• [Выполните задание]: Представьте все записи ниже в виде списка строк в формате JSON, где каждой строке записей соответствует одна строка списка. Пустые строки при этом опустите.

• [Исходные записи]:
____
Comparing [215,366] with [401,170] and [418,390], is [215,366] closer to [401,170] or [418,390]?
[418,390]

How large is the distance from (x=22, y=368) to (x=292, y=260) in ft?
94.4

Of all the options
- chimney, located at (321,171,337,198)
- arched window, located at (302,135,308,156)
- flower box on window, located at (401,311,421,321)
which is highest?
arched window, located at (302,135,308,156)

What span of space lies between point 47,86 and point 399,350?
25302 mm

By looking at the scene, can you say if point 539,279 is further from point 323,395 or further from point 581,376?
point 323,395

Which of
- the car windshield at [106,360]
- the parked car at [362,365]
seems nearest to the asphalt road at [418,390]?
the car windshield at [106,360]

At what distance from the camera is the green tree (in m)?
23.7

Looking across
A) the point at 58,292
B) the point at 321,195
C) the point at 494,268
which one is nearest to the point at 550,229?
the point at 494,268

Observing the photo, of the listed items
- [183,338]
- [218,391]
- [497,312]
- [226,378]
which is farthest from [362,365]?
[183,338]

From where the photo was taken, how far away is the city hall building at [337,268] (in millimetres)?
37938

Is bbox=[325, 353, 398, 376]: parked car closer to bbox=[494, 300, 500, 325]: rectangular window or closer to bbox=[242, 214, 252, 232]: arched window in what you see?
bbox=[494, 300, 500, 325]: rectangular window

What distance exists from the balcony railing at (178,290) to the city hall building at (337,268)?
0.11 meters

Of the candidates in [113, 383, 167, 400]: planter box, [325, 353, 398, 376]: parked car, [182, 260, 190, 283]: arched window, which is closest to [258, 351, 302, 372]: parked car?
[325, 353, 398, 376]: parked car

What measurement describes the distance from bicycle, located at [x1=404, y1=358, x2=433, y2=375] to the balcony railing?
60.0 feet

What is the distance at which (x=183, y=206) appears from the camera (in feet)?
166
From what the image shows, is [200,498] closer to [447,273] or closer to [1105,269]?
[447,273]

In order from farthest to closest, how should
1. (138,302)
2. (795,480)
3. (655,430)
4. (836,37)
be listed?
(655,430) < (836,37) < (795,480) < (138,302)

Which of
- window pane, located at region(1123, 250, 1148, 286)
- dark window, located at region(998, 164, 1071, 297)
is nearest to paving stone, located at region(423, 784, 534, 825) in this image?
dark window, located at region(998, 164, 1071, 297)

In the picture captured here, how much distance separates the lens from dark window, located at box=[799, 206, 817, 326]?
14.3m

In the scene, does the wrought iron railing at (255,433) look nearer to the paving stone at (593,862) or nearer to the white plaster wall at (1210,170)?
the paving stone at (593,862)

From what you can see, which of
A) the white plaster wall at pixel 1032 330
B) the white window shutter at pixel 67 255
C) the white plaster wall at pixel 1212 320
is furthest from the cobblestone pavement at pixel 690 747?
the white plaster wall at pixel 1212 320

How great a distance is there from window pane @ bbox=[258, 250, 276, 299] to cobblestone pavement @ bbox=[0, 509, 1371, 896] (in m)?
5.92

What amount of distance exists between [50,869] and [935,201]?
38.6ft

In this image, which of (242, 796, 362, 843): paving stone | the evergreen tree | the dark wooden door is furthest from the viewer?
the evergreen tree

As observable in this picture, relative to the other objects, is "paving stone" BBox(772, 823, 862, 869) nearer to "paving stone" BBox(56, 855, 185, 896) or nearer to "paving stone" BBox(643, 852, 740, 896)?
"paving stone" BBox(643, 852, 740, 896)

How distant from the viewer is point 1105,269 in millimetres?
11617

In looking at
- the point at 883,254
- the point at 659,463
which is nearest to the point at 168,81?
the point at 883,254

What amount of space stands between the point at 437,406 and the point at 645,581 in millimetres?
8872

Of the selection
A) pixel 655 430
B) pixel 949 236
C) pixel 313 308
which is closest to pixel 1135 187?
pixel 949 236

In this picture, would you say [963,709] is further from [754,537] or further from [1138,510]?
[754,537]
____
• [Правильный ответ]:
[
  "Comparing [215,366] with [401,170] and [418,390], is [215,366] closer to [401,170] or [418,390]?",
  "[418,390]",
  "How large is the distance from (x=22, y=368) to (x=292, y=260) in ft?",
  "94.4",
  "Of all the options",
  "- chimney, located at (321,171,337,198)",
  "- arched window, located at (302,135,308,156)",
  "- flower box on window, located at (401,311,421,321)",
  "which is highest?",
  "arched window, located at (302,135,308,156)",
  "What span of space lies between point 47,86 and point 399,350?",
  "25302 mm",
  "By looking at the scene, can you say if point 539,279 is further from point 323,395 or further from point 581,376?",
  "point 323,395",
  "Which of",
  "- the car windshield at [106,360]",
  "- the parked car at [362,365]",
  "seems nearest to the asphalt road at [418,390]?",
  "the car windshield at [106,360]",
  "At what distance from the camera is the green tree (in m)?",
  "23.7",
  "Looking across",
  "A) the point at 58,292",
  "B) the point at 321,195",
  "C) the point at 494,268",
  "which one is nearest to the point at 550,229?",
  "the point at 494,268",
  "Observing the photo, of the listed items",
  "- [183,338]",
  "- [218,391]",
  "- [497,312]",
  "- [226,378]",
  "which is farthest from [362,365]?",
  "[183,338]",
  "From where the photo was taken, how far away is the city hall building at [337,268] (in millimetres)?",
  "37938",
  "Is bbox=[325, 353, 398, 376]: parked car closer to bbox=[494, 300, 500, 325]: rectangular window or closer to bbox=[242, 214, 252, 232]: arched window in what you see?",
  "bbox=[494, 300, 500, 325]: rectangular window",
  "What distance exists from the balcony railing at (178,290) to the city hall building at (337,268)?",
  "0.11 meters",
  "Of the candidates in [113, 383, 167, 400]: planter box, [325, 353, 398, 376]: parked car, [182, 260, 190, 283]: arched window, which is closest to [258, 351, 302, 372]: parked car?",
  "[325, 353, 398, 376]: parked car",
  "What measurement describes the distance from bicycle, located at [x1=404, y1=358, x2=433, y2=375] to the balcony railing?",
  "60.0 feet",
  "What is the distance at which (x=183, y=206) appears from the camera (in feet)?",
  "166",
  "From what the image shows, is [200,498] closer to [447,273] or closer to [1105,269]?",
  "[447,273]",
  "In order from farthest to closest, how should",
  "1. (138,302)",
  "2. (795,480)",
  "3. (655,430)",
  "4. (836,37)",
  "be listed?",
  "(655,430) < (836,37) < (795,480) < (138,302)",
  "Which of",
  "- window pane, located at region(1123, 250, 1148, 286)",
  "- dark window, located at region(998, 164, 1071, 297)",
  "is nearest to paving stone, located at region(423, 784, 534, 825) in this image?",
  "dark window, located at region(998, 164, 1071, 297)",
  "In the picture captured here, how much distance separates the lens from dark window, located at box=[799, 206, 817, 326]?",
  "14.3m",
  "In the scene, does the wrought iron railing at (255,433) look nearer to the paving stone at (593,862) or nearer to the white plaster wall at (1210,170)?",
  "the paving stone at (593,862)",
  "From what you can see, which of",
  "A) the white plaster wall at pixel 1032 330",
  "B) the white window shutter at pixel 67 255",
  "C) the white plaster wall at pixel 1212 320",
  "is furthest from the cobblestone pavement at pixel 690 747?",
  "the white plaster wall at pixel 1212 320",
  "How great a distance is there from window pane @ bbox=[258, 250, 276, 299] to cobblestone pavement @ bbox=[0, 509, 1371, 896] (in m)?",
  "5.92",
  "What amount of distance exists between [50,869] and [935,201]?",
  "38.6ft",
  "In this image, which of (242, 796, 362, 843): paving stone | the evergreen tree | the dark wooden door is furthest from the viewer?",
  "the evergreen tree",
  "As observable in this picture, relative to the other objects, is \"paving stone\" BBox(772, 823, 862, 869) nearer to \"paving stone\" BBox(56, 855, 185, 896) or nearer to \"paving stone\" BBox(643, 852, 740, 896)?",
  "\"paving stone\" BBox(643, 852, 740, 896)",
  "How distant from the viewer is point 1105,269 in millimetres?",
  "11617",
  "In looking at",
  "- the point at 883,254",
  "- the point at 659,463",
  "which is nearest to the point at 168,81?",
  "the point at 883,254",
  "What amount of space stands between the point at 437,406 and the point at 645,581 in millimetres?",
  "8872",
  "Of the selection",
  "A) pixel 655 430",
  "B) pixel 949 236",
  "C) pixel 313 308",
  "which is closest to pixel 1135 187?",
  "pixel 949 236",
  "In this picture, would you say [963,709] is further from [754,537] or further from [1138,510]?",
  "[754,537]"
]